Add common resample code to stcal #279

mcara · 2024-08-08T13:37:28Z

This PR add the common resample code used by both JWST and Roman pipelines to stcal. Also, for the first time, this PR adopts the new drizzle API from spacetelescope/drizzle#134 for the resample code used in the pipelines.

This work is related to https://jira.stsci.edu/browse/AL-835

At this moment this is a very rough draft for illustration purpose. It should run with default arguments (except input_models and output file name can be specified; everything else is not guaranteed to work). There are no unit/regression tests and documentation may not match the code.

Checklist

added entry in CHANGES.rst (either in Bug Fixes or Changes to API)
updated relevant tests
updated relevant documentation
updated relevant milestone(s)
added relevant label(s)

codecov · 2024-08-08T13:42:20Z

Codecov Report

Attention: Patch coverage is 1.91939% with 511 lines in your changes missing coverage. Please review.

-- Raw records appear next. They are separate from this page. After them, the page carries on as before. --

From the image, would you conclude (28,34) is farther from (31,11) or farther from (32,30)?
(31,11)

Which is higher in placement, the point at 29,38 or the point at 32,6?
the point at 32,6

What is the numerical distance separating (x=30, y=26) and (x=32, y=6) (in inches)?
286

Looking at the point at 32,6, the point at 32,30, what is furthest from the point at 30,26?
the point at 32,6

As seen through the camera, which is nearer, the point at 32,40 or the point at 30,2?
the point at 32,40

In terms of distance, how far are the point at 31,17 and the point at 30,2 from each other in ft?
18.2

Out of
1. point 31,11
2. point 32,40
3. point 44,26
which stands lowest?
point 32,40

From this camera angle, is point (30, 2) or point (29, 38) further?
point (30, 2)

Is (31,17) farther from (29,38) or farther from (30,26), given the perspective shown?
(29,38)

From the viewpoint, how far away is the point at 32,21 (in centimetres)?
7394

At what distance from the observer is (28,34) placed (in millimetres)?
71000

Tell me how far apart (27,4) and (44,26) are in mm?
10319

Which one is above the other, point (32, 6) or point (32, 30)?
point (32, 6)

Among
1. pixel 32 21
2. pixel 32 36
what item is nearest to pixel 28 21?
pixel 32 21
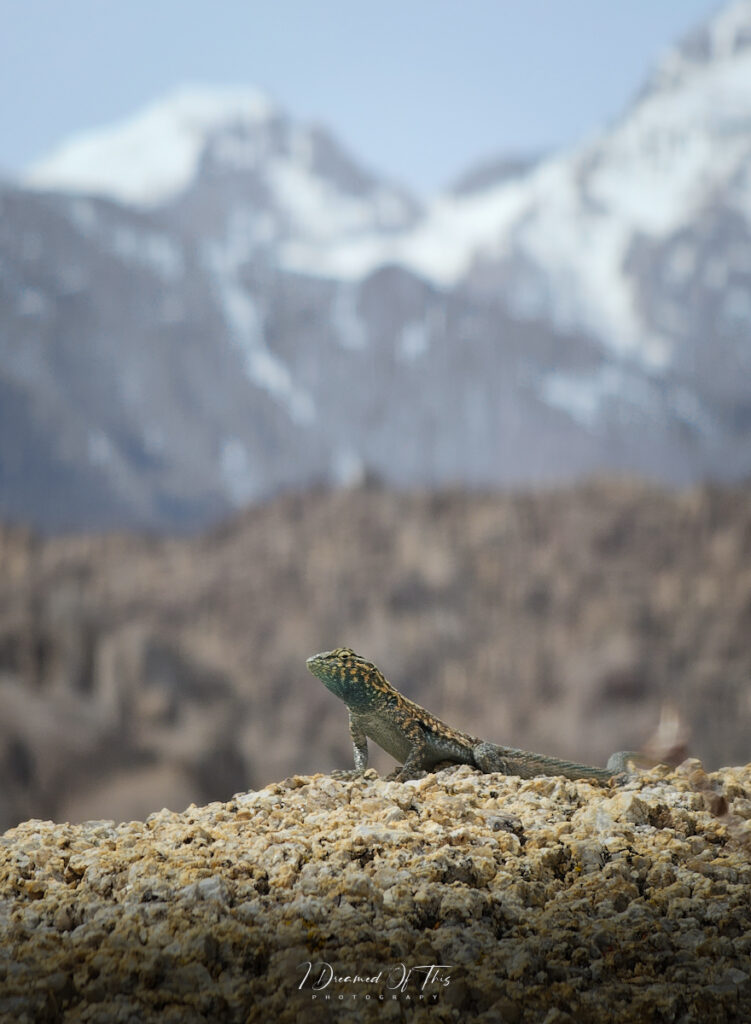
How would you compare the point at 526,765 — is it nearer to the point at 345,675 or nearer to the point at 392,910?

Project coverage is 80.54%. Comparing base (2112773) to head (a6ffe26).
Report is 148 commits behind head on main.

Files with missing lines	Patch %	Lines
src/stcal/resample/resample.py	1.73%	510 Missing ⚠️
src/stcal/resample/__init__.py	50.00%	1 Missing ⚠️

Additional details and impacted files

@@            Coverage Diff             @@
##             main     #279      +/-   ##
==========================================
- Coverage   84.32%   80.54%   -3.79%     
==========================================
  Files          41       48       +7     
  Lines        7529     9325    +1796     
==========================================
+ Hits         6349     7511    +1162     
- Misses       1180     1814     +634

☔ View full report in Codecov by Sentry.
📢 Have feedback on the report? Share it here.

kmacdonald-stsci · 2024-08-08T16:16:34Z

src/stcal/resample/resample.py

+
+    @abc.abstractmethod
+    def run(self):
+        ...


Instead of using ellipses, would it be better to raise and exception with a message saying "method not implemented"?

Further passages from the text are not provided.